Task description -> Once the data has been read, return all of it precisely as written.
[Provided records — start]
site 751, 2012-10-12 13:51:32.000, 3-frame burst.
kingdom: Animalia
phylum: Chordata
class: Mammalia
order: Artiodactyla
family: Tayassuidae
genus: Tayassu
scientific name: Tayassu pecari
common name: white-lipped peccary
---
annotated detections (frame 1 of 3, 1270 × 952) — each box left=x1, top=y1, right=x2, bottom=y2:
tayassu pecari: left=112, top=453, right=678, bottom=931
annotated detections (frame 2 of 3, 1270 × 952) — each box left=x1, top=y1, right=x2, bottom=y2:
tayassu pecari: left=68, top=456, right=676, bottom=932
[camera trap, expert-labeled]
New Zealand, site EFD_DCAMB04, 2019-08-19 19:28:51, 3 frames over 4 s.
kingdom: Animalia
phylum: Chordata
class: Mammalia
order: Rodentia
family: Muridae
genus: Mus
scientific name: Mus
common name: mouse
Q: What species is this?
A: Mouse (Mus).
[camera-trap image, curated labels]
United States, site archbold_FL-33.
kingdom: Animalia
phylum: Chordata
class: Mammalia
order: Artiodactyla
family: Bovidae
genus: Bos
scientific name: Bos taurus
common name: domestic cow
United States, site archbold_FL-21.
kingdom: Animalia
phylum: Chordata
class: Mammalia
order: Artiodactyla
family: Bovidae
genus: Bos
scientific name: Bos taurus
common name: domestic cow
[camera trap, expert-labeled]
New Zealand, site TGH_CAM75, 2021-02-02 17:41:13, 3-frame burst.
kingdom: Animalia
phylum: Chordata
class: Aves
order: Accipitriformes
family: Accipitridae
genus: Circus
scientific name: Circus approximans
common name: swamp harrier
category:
[Provided records — finish]
Answer below ->
site 751, 2012-10-12 13:51:32.000, 3-frame burst.
kingdom: Animalia
phylum: Chordata
class: Mammalia
order: Artiodactyla
family: Tayassuidae
genus: Tayassu
scientific name: Tayassu pecari
common name: white-lipped peccary
---
annotated detections (frame 1 of 3, 1270 × 952) — each box left=x1, top=y1, right=x2, bottom=y2:
tayassu pecari: left=112, top=453, right=678, bottom=931
annotated detections (frame 2 of 3, 1270 × 952) — each box left=x1, top=y1, right=x2, bottom=y2:
tayassu pecari: left=68, top=456, right=676, bottom=932
[camera trap, expert-labeled]
New Zealand, site EFD_DCAMB04, 2019-08-19 19:28:51, 3 frames over 4 s.
kingdom: Animalia
phylum: Chordata
class: Mammalia
order: Rodentia
family: Muridae
genus: Mus
scientific name: Mus
common name: mouse
Q: What species is this?
A: Mouse (Mus).
[camera-trap image, curated labels]
United States, site archbold_FL-33.
kingdom: Animalia
phylum: Chordata
class: Mammalia
order: Artiodactyla
family: Bovidae
genus: Bos
scientific name: Bos taurus
common name: domestic cow
United States, site archbold_FL-21.
kingdom: Animalia
phylum: Chordata
class: Mammalia
order: Artiodactyla
family: Bovidae
genus: Bos
scientific name: Bos taurus
common name: domestic cow
[camera trap, expert-labeled]
New Zealand, site TGH_CAM75, 2021-02-02 17:41:13, 3-frame burst.
kingdom: Animalia
phylum: Chordata
class: Aves
order: Accipitriformes
family: Accipitridae
genus: Circus
scientific name: Circus approximans
common name: swamp harrier
category:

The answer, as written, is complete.